## Brief A:
Which lines of the entries below contain the word "water"? Gather each such line and copy it out, treating case as significant.

## Passage given:
The city block that Bryant Park now shares with the New York Public Library was almost entirely developed in the nineteenth century. On the east half of the site sat the Croton Distributing Reservoir, which played a key role in bringing running water to New York City. Completed in 1842 to designs by John B. Jervis and James Renwick, Jr., the reservoir was an early example of multipurpose infrastructure. Atop the massive granite walls surrounding the reservoir was a public promenade that offered views of the Palisades in the distance and provided a spot for basking in the moonlight reflecting off the water. The west side of the block, designated “Reservoir Square” in 1846, was home to the “crystal palace” for the Exhibition of the Industry of All Nations, which opened in 1853. When this structure was destroyed by fire in 1858 a landscaped park was created on the site.
Stereoscopes from the 1860s show the park stepping up from street level, though not to the extent it does today. An 1871 improvement plan by the engineer M.A. Kellogg and the landscape gardener F.A. Pollard indicated planted beds along the perimeter with winding paths and tree-shaded lawns laid out in a gardenesque style. In 1884, the park was renamed to honor William Cullen Bryant, the celebrated poet and newspaper editor and its layout remained largely unchanged until the 1930s, even as the adjacent site underwent a complete transformation.

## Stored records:

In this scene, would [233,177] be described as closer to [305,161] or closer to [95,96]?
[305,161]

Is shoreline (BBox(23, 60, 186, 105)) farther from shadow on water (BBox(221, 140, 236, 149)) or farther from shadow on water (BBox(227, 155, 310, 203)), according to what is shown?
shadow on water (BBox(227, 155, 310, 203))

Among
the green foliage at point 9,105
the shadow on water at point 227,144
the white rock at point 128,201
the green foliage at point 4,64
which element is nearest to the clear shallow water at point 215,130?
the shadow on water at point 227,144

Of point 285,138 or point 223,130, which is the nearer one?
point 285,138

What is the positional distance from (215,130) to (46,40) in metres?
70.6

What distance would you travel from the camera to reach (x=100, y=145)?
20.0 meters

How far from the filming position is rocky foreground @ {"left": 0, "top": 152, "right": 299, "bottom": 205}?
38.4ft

## Brief B:
Answer these questions about the Bryant Park passage above:
(i) In what year was the Croton Distributing Reservoir completed?
(ii) In what year was the "crystal palace" destroyed by fire?
(iii) In what year was the park renamed to honor William Cullen Bryant?

## Exercise answer A:
Is shoreline (BBox(23, 60, 186, 105)) farther from shadow on water (BBox(221, 140, 236, 149)) or farther from shadow on water (BBox(227, 155, 310, 203)), according to what is shown?
shadow on water (BBox(227, 155, 310, 203))
the shadow on water at point 227,144
which element is nearest to the clear shallow water at point 215,130?
the shadow on water at point 227,144

## Exercise answer B:
(i) 1842
(ii) 1858
(iii) 1884